The Gowanus Canal is getting a Sponge Park, which sounds positively charming until you consider what a sponge actually does: In this case, its job will be to absorb the multivariate horrors that would otherwise flow into the already filthy Gowanus Canal. Bring your children!
The $1.5 million Sponge Park (a name trademarked by its creator, Susannah Drake), will consist of a 2,100-square-foot plot filled with plantings capable of absorbing whatever flows its way—heavy metals, dog waste, human waste, human, dogs, a dolphin, the usual.
The canal has been a dedicated Superfund site since 2010, but among its many problematic features are its outflow pipes, which divert overflow to nearby streets during rainy weather. In an effort not to tax the city's aging infrastructure, the water-cum-sewage instead flows into the canal. The goal of Sponge Park is to help mop up that runoff so residents of Gowanu are not tracking mutant whale viscera onto the floors of their $1.8 million apartments every time it rains.

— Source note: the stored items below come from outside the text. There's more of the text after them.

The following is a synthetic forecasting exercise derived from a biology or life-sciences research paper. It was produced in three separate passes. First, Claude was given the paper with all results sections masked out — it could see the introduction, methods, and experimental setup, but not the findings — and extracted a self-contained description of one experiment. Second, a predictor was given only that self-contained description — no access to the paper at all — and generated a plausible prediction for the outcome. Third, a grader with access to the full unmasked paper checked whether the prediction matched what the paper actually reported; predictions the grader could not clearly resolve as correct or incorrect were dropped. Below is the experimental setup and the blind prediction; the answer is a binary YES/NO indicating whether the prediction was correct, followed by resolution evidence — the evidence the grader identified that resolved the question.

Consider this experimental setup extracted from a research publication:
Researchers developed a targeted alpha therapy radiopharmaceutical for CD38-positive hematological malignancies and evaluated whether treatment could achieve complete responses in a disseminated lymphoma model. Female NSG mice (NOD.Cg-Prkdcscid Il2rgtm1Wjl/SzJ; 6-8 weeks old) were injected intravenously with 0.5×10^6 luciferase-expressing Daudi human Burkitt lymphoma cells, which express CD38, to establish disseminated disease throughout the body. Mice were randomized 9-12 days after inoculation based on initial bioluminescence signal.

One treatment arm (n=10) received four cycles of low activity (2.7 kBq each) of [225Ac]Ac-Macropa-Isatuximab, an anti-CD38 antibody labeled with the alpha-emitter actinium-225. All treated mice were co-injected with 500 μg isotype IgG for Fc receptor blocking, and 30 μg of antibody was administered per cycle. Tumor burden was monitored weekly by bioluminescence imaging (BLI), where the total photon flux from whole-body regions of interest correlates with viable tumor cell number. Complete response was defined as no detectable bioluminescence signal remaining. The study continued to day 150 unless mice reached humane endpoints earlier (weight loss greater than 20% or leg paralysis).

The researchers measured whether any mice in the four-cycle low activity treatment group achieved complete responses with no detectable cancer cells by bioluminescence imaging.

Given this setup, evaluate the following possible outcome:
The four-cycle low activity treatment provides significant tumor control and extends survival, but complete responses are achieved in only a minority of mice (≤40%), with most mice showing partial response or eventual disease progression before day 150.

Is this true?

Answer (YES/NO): NO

Drake told the Times that, according to her research, the park would capture all of the water flowing toward lower Second Street, and during extreme rainfall, it will serve to capture some of the gnarlier pollutants before they head into the canal. It has “just the right amount of sand and organic matter, because you want to get the right balance of permeability and water-holding capacity,” she said. The park is expected to open next spring.
All of these measures will become increasingly common as rising sea levels conspire to drown low-lying locales like Miami and Lower Manhattan. A bioswale pilot program—curbside gardens that capture storm water runoff—has proven more successful than initially hoped for. Sponge Park itself is a pilot—if effective, more like it may soon be on the way. Additionally, the Trust for Public Land has overseen the creation of seven playgrounds designed to absorb storm water, with another 40 planned.
“New York City is proving to be a laboratory for green infrastructure, and the city’s D.E.P. has been very creative about trying out new solutions,” Adrian Benepe, the senior vice president and director of city park development, told the paper.
In October, activist Chris Swain successfully swam the length of the canal in order to raise awareness of its incredible putridity.